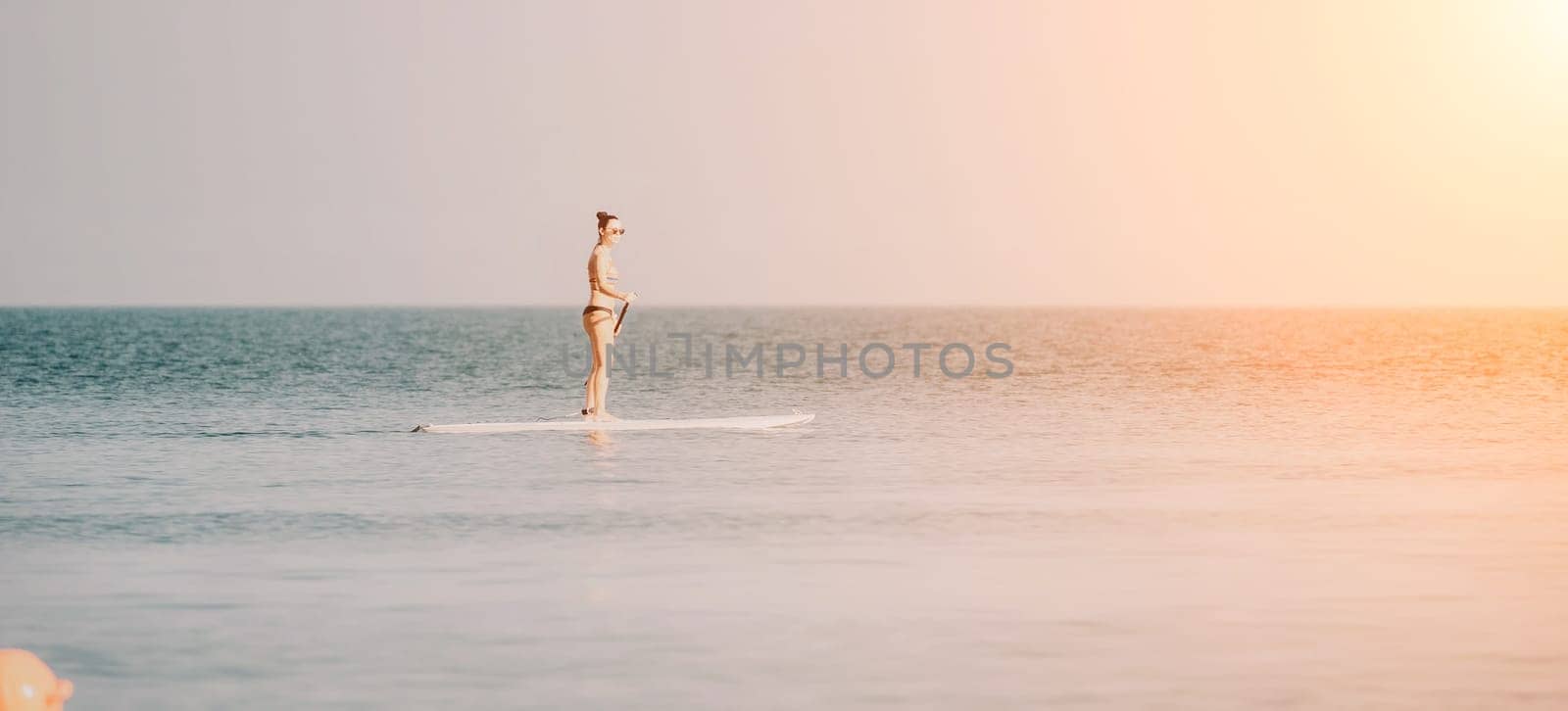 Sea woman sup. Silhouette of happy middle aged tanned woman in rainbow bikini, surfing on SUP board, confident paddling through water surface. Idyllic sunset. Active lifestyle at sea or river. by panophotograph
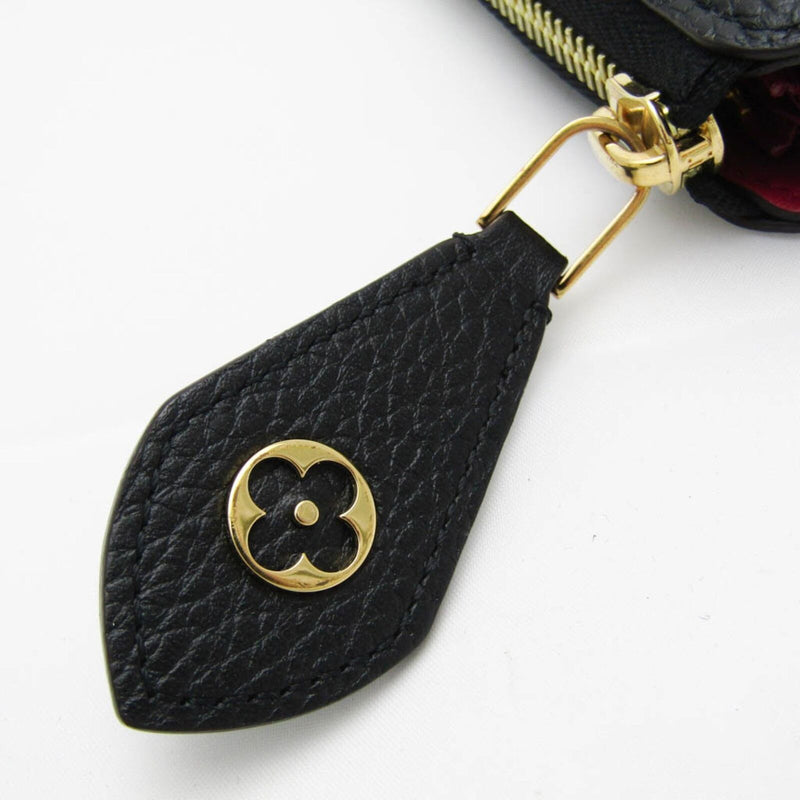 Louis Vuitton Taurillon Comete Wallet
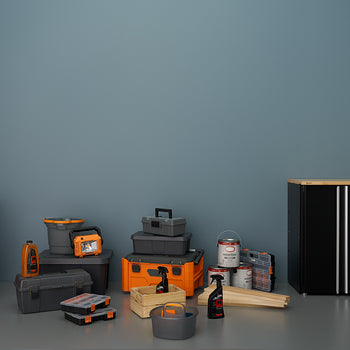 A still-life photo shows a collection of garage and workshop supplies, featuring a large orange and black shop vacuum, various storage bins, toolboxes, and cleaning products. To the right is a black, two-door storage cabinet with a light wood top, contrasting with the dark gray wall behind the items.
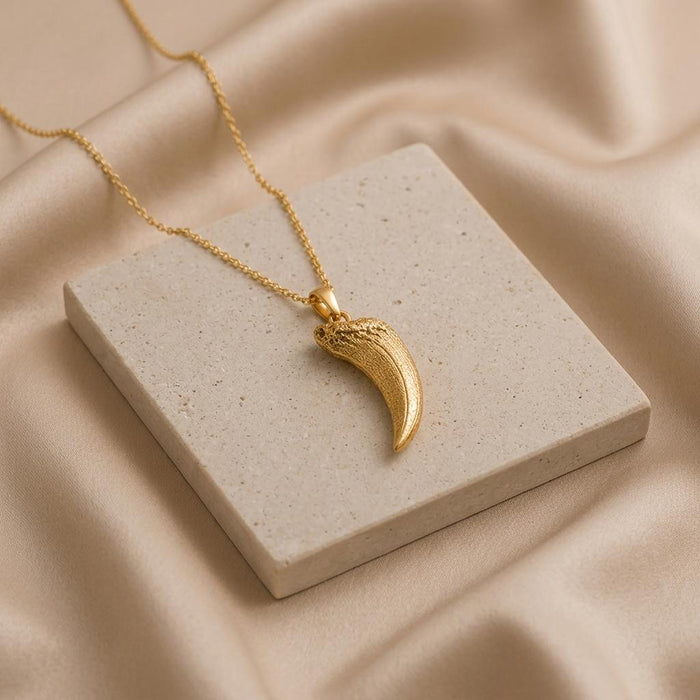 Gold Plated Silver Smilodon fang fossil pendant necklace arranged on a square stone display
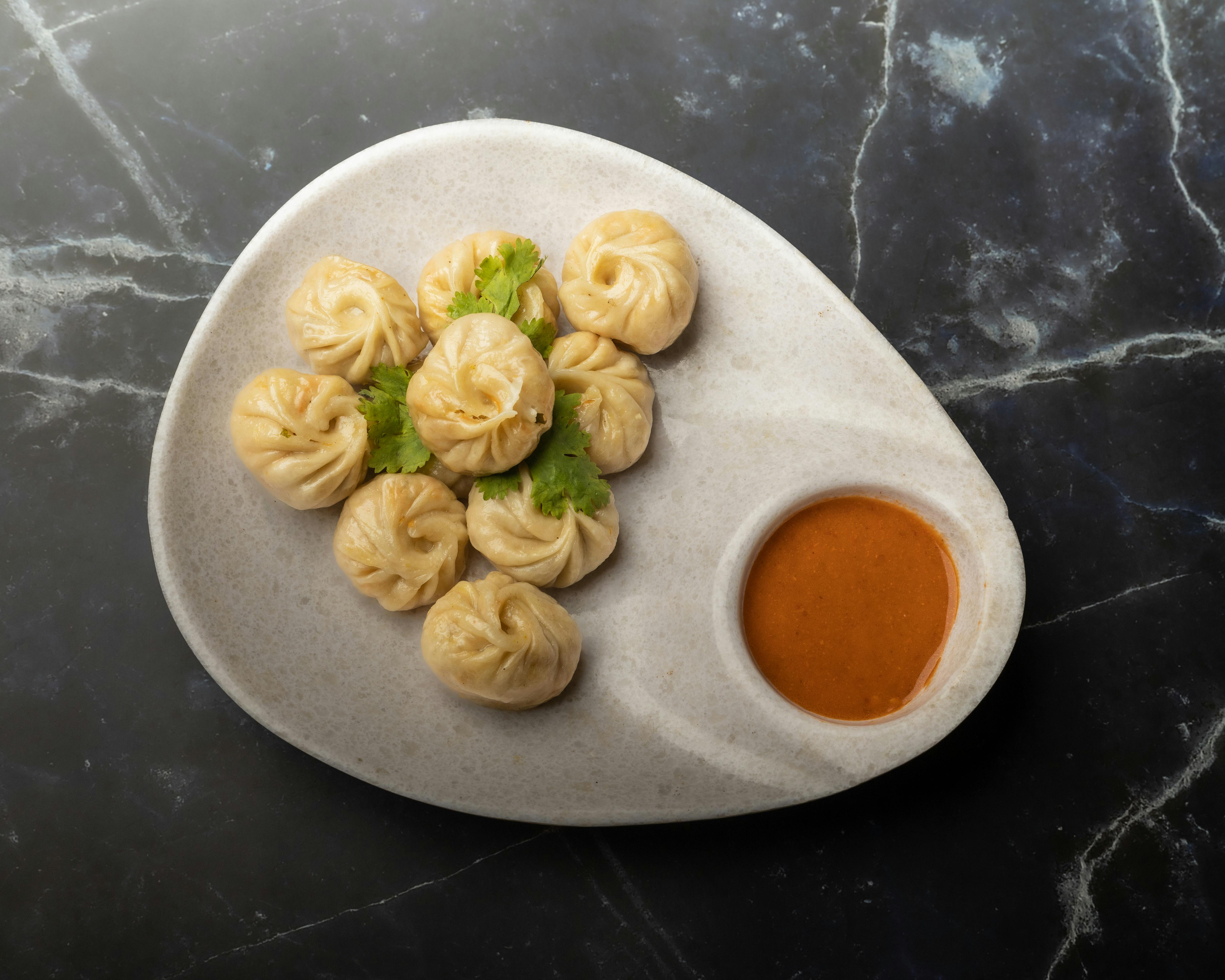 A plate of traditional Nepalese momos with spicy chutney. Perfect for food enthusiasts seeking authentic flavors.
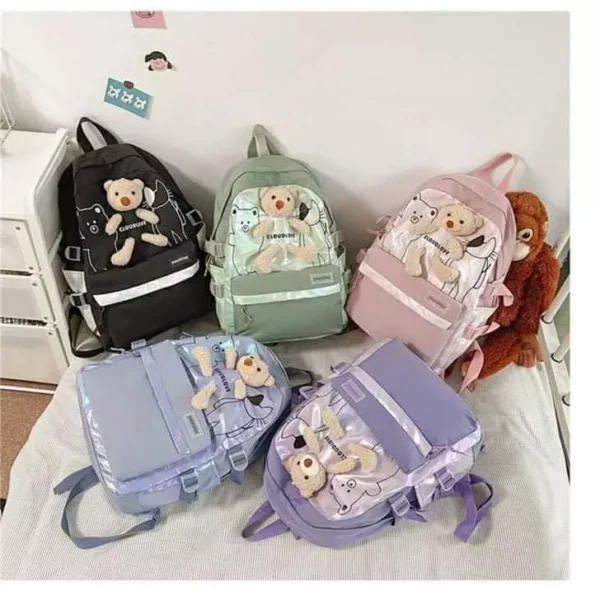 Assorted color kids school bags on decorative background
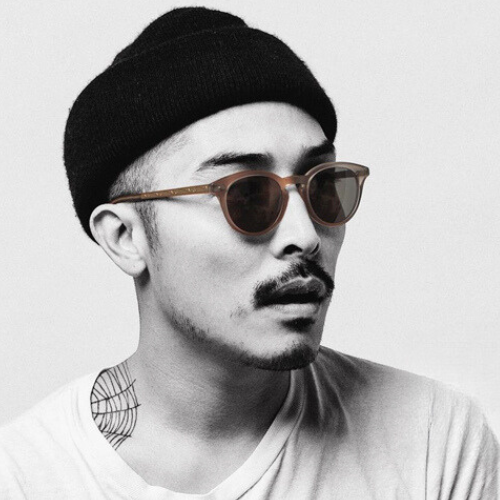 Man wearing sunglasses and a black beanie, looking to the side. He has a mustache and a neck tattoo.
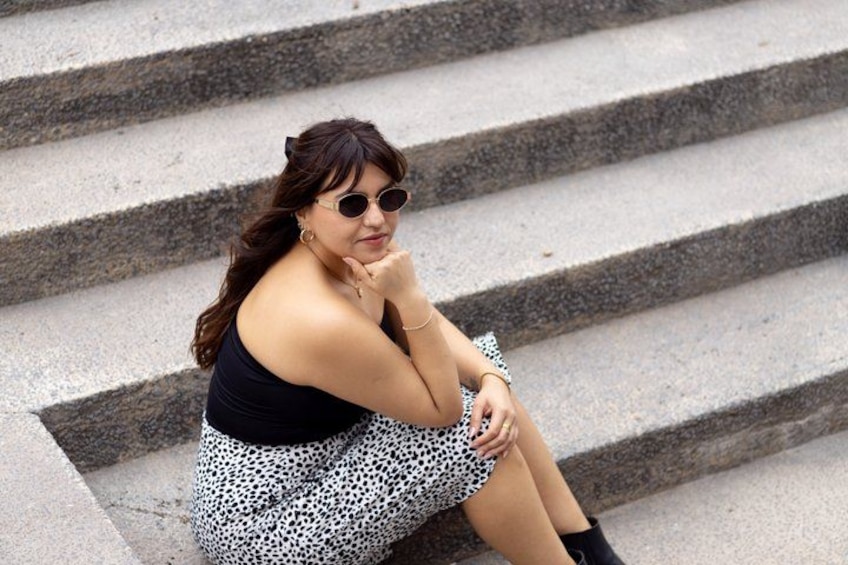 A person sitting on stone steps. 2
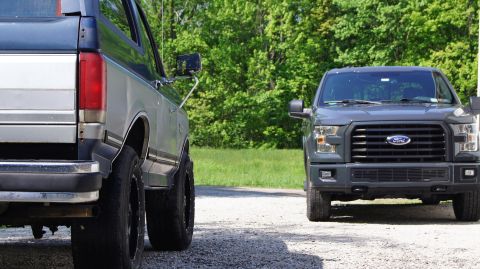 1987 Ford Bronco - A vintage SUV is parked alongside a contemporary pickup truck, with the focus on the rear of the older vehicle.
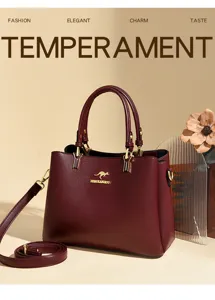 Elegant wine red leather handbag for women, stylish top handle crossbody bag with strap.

**What you have to do**
An image-free, exact version of the listing above is required.

**Expected output**
 Sea woman sup. Silhouette of happy middle aged tanned woman in rainbow bikini, surfing on SUP board, confident paddling through water surface. Idyllic sunset. Active lifestyle at sea or river. by panophotograph
 Louis Vuitton Taurillon Comete Wallet
 A still-life photo shows a collection of garage and workshop supplies, featuring a large orange and black shop vacuum, various storage bins, toolboxes, and cleaning products. To the right is a black, two-door storage cabinet with a light wood top, contrasting with the dark gray wall behind the items.
 Gold Plated Silver Smilodon fang fossil pendant necklace arranged on a square stone display
 A plate of traditional Nepalese momos with spicy chutney. Perfect for food enthusiasts seeking authentic flavors.
 Assorted color kids school bags on decorative background
 Man wearing sunglasses and a black beanie, looking to the side. He has a mustache and a neck tattoo.
 A person sitting on stone steps. 2
 1987 Ford Bronco - A vintage SUV is parked alongside a contemporary pickup truck, with the focus on the rear of the older vehicle.
 Elegant wine red leather handbag for women, stylish top handle crossbody bag with strap.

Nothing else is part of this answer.